One part of managing the challenges ahead is understanding how LLMs, AI agents and MCP servers are best governed internally, the not-for-profit Center for Internet Security (CIS) provide three great guides.
Step 7
Build a realistic cybersecurity resiliency culture across your organization. It’s no longer enough to spend a minimal amount on cybersecurity, see it as just a cost center (rather than an enabler for the organization to grow safely), and deal with the fallout when breaches happen.
Hardening your environment will be paramount, whether that’s making sure that your corporate sensitive data stays secure in SharePoint and OneDrive, malicious emails stay out of your user’s inboxes, or making sure your users are well trained to not fall for any threats that slip through.

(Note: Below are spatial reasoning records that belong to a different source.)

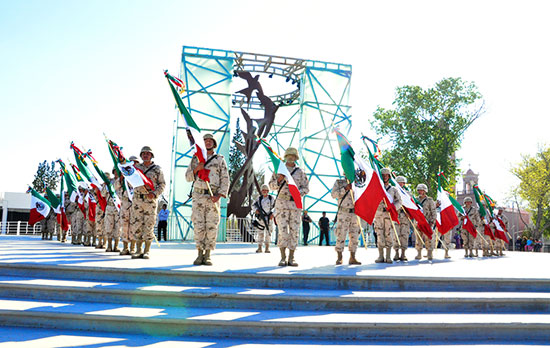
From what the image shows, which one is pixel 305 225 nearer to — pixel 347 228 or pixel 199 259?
pixel 347 228

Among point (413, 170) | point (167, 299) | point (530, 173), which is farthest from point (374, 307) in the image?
point (530, 173)

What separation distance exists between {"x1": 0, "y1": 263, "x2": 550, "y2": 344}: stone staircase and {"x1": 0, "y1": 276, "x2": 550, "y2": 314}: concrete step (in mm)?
12

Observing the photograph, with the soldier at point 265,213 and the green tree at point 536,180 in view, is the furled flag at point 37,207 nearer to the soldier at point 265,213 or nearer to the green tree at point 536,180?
the soldier at point 265,213

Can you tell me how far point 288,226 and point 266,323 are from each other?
10.2 feet

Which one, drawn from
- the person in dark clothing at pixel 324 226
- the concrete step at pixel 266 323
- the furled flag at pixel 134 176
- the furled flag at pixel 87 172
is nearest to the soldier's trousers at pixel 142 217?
the furled flag at pixel 134 176

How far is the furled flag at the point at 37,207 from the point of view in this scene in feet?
53.5

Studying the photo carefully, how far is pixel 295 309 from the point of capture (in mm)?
5520

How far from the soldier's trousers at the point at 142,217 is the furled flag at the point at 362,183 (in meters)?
3.74

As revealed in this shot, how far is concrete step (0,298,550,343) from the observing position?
15.9 ft

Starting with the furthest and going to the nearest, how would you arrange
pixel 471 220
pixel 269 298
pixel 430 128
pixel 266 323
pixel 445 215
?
pixel 430 128 < pixel 471 220 < pixel 445 215 < pixel 269 298 < pixel 266 323

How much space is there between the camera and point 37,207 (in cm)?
1636

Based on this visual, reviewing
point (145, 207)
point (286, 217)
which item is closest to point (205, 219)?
point (286, 217)

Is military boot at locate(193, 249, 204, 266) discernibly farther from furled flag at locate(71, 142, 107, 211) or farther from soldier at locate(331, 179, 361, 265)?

Reduce Your Microsoft 365 Exposure Before AI-Speed Attacks Find It
Claude Mythos is a clear signal that the vulnerability lifecycle is accelerating. Attackers and defenders are moving faster, and the organizations that wait for a breach to clean up their Microsoft 365 permissions will always be one step behind.
With 365 Permission Manager by Hornetsecurity, security teams and Microsoft 365 admins can take back control of who has access to what across Teams, SharePoint, and OneDrive. Use it to identify risky sharing, enforce compliance policies, receive alerts for critical permission changes, remediate violations, and generate the reports needed to prove control.

Ready to reduce data exposure and strengthen Microsoft 365 governance? Book a demo or request a free trial of 365 Permission Manager by Hornetsecurity.
Conclusion
Generative AI continues to have an impact on cybersecurity. Claude Mythos is putting a focus on the lack of code quality in most software that enterprises rely on, and your organization should take the steps outlined to manage the upcoming wave of bugs.
FAQ
What are the implications of Claude Mythos for cybersecurity defense?
Its powerful capabilities may lead to a surge in vulnerabilities found, necessitating enhanced security measures and faster patching from defenders. Therefore, organizations should enhance their vulnerability management practices, adopt continuous threat exposure management, and regularly scan their code.
How does Claude Mythos compare to previous AI models?
Claude Mythos outperforms earlier models, such as GPT-5.4, in vulnerability detection, making it a significant boost for cybersecurity efforts. Concerns exist about its potential misuse for creating exploits, highlighting the need for responsible use and governance of powerful AI tools.
Will Claude Mythos be available to the public soon?
As of now, access to Claude Mythos remains invite-only for select organizations involved in Project Glasswing, with no public release expected soon.